Today is February 16th, Kim Jong Il‘s birthday. I know this bit of trivia thanks to a valuable British documentary, A State of Mind (2004, director: Daniel Gordan). With unprecedented access to North Korean daily life, the filmmakers follow the journey of two young gymnasts who are training to compete in the Mass Games–“a spectacular nationalist celebration” that glorifies the subversion of the individual in favor of the group. It is the state’s embodied indoctrination of its socialist ideology, and I must confess that it is more striking and beautiful than it is frightening. Perhaps this is the result of the compassionate way in which the documentary presents many North Koreans’ seething hatred of Americans and America. You can’t watch A State of Mind without confronting the role of America-as-foil or imagining whether the subjects are honest in the way they talk about the satisfaction of participating in front of Il and his son. It’s not a perfect documentary, but it’s more than worth your time. I encourage you to take a chance to see it.
I should be clear, this is not a post to celebrate Kim Jong Il’s birthday, but rather to suggest this documentary to any of my fellow American readers who are also too young to remember the Korean War. To put it in perspective, my grandfather fought in that war. It’s an intimate part of my family history, one that I am still learning and may one day understand well enough to write about. Similarly, going to Vietnam in December reminded me of my youthfulness, of the historical limits of my own state of mind. My father said, when my wife and I told him about the trip, “I can’t imagine taking a holiday to Vietnam.” The effect of that war on his life in America was profoundly negative, and it is integral part of the way he views that part of Ameica’s past. His discomfort with the idea of traveling in modern Vietnam was for me an opportunity to explore a country whose past was for him essential but out of reach.
More than any other documentary in a long time, A State of Mind made me think about the limits of my own historical memory.
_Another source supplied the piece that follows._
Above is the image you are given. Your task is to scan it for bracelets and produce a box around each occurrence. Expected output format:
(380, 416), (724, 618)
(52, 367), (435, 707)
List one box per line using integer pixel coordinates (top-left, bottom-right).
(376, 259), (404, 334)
My professional work on modern America reveals that I very much want to understand the here and now–how things got the way they are at this moment. But my own experiences can only carry me so far in that journey. I can’t, for instance, really recall the first Gulf War. I have fleeting memories of images from the TV and the curious sense that I had Desert Storm trading cards. My first political memories are not of George H. Bush, but of Bill Clinton. I am a member of the generation whose first real political engagement was with the election of George W. Bush and the Florida ballot controversy. And the first memory I shared with fellow Americans of all ages was September 11th–when I wasn’t even in the U.S. but abroad in India living in a Burmese monastery.
When historians make the past present we build that presence on documents and material culture and a host of other sources. But that past must take root somewhere and the architecture of our memory palaces are profoundly shaped by our lives in the present. It’s good to get a reminder of just how fragile and intimate that architecture is. And if this documentary can do that for me, I can’t say better of 90 minutes of your time, can I?